The case’s outcome is important to the nation’s $26-billion-a-year pork industry, but the outcome could also limit states’ ability to pass laws with impact outside their borders, from laws aimed at combating climate change to others intended to regulate prescription drug prices.
The case before the court on Tuesday involves California's Proposition 12, which voters passed in 2018. It said that pork sold in the state needs to come from pigs whose mothers were raised with at least 24 square feet of space, including the ability to lie down and turn around. That rules out the confined "gestation crates," metal enclosures that are common in the pork industry.
Two industry groups, the Iowa-based National Pork Producers Council and the American Farm Bureau Federation, sued over the proposition. They say that while Californians consume 13% of the pork eaten in the United States, nearly 100% of it comes from hogs raised outside the state, primarily where the industry is concentrated in the Midwest and North Carolina. The vast majority of sows, meanwhile, aren't raised under conditions that would meet Proposition 12's standards.
The question for the high court is whether California has impermissibly burdened the pork market and improperly regulated an industry outside its borders.

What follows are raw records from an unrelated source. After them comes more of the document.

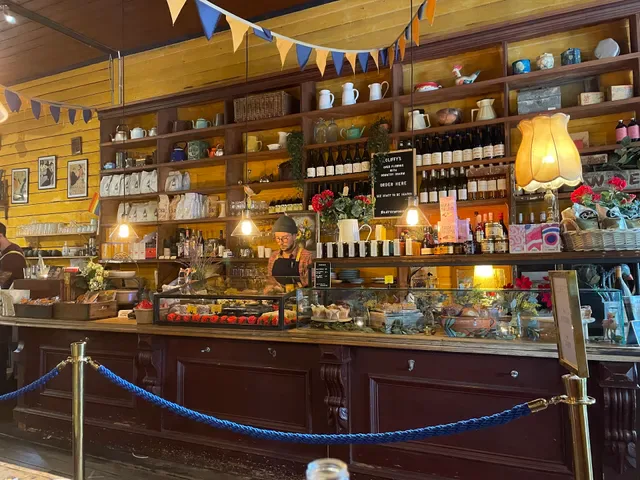 Cliffy's Emporium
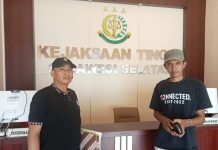 ASN UNM Laporkan Dugaan Tindak Pidana Korupsi Rektor dan WR 2 di Kejati Sulsel FOTO: Kiri Amril Basri saat melaporkan Rektor dan WR 2 UNM di Kejaksaan Tinggi Sulsel. Kamis (26/10/2022).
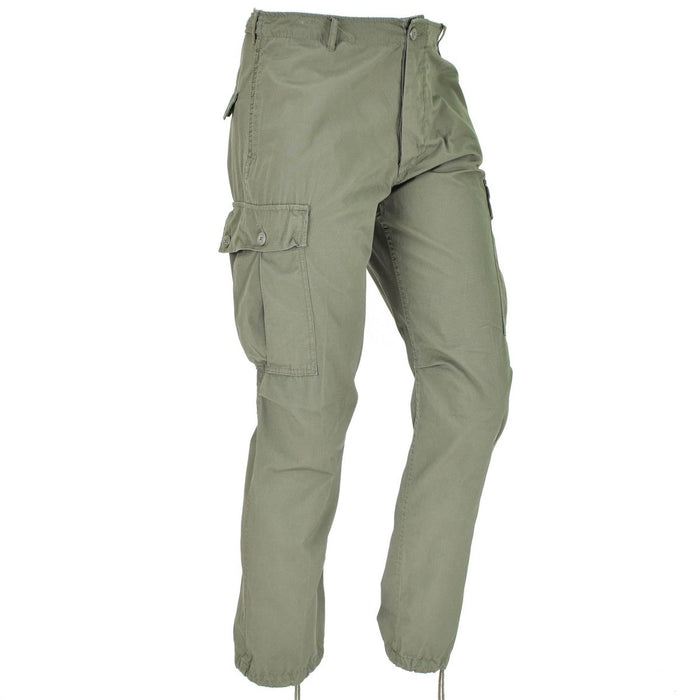Olivgrüne Mil-Tec U.S. Army M64 Kampfhose im Vietnam-Dschungelstil mit Cargotaschen und verstellbaren Bündchen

Pork producers argue that 72% of farmers use individual pens for sows that don't allow them to turn around and that even farmers who house sows in larger group pens don't provide the space California would require.
They also say that the way the pork market works, with cuts of meat from various producers being combined before a sale, it's likely all pork would have to meet California standards, regardless of where it's sold. Complying with Proposition 12 could cost the industry $290 million to $350 million, they say.
So far, lower courts have sided with California and animal welfare groups that had supported the proposition. But for a number of reasons the law has yet to go into effect.
The Biden administration, for its part, is urging the justices to side with pork producers. The administration says Proposition 12 would be a "wholesale change in how pork is raised and marketed in this country." And it says the proposition has "thrown a giant wrench into the workings of the interstate market in pork."
California's Proposition 12 also covers other animals. It says egg-laying hens and calves being raised for veal need to be raised in conditions in which they have enough room to lie down, stand up and turn around freely. Those parts of the law aren't at issue in the case.
The case is National Pork Producers Council v. Ross, 21-468.